[ENTRIES PROVIDED]

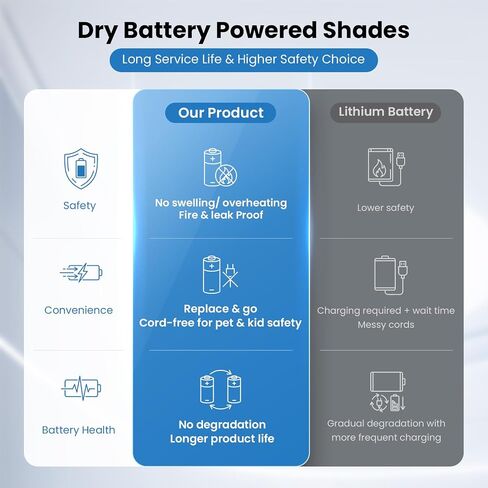 Dry Battery Powered Shades

Long Service Life & Higher Safety Choice

| | Our Product | Lithium Battery |
|---|---|---|
| Safety | No swelling/ overheating Fire & leak Proof | Lower safety |
| Convenience | Replace & go Cord-free for pet & kid safety | Charging required + wait time Messy cords |
| Battery Health | No degradation Longer product life | Gradual degradation with more frequent charging |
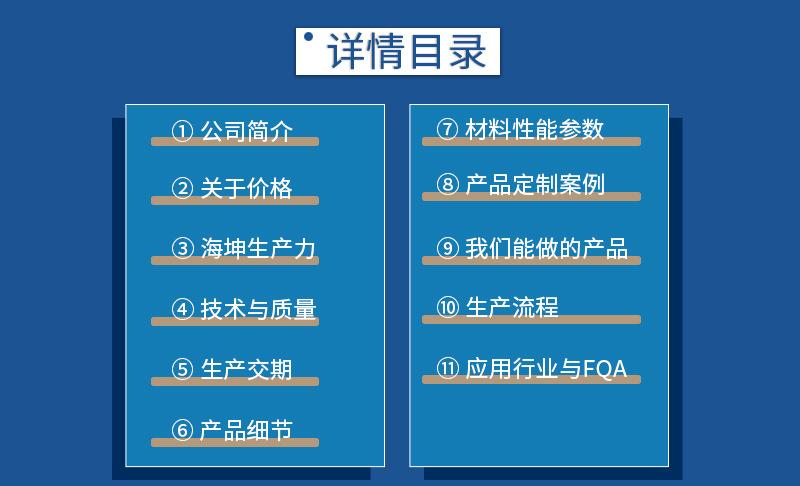 详情目录

① 公司简介

② 关于价格

③ 海坤生产力

④ 技术与质量

⑤ 生产交期

⑥ 产品细节

⑦ 材料性能参数

⑧ 产品定制案例

⑨ 我们能做的产品

⑩ 生产流程

⑪ 应用行业与FQA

[PROBLEM TO SOLVE] The line containing "Long Service Life & Higher Safety Choice" and every line after it, through the end of the data, are to be output exactly. Omit the pictures.

[WRITTEN ANSWER]
Long Service Life & Higher Safety Choice

| | Our Product | Lithium Battery |
|---|---|---|
| Safety | No swelling/ overheating Fire & leak Proof | Lower safety |
| Convenience | Replace & go Cord-free for pet & kid safety | Charging required + wait time Messy cords |
| Battery Health | No degradation Longer product life | Gradual degradation with more frequent charging |
 详情目录

① 公司简介

② 关于价格

③ 海坤生产力

④ 技术与质量

⑤ 生产交期

⑥ 产品细节

⑦ 材料性能参数

⑧ 产品定制案例

⑨ 我们能做的产品

⑩ 生产流程

⑪ 应用行业与FQA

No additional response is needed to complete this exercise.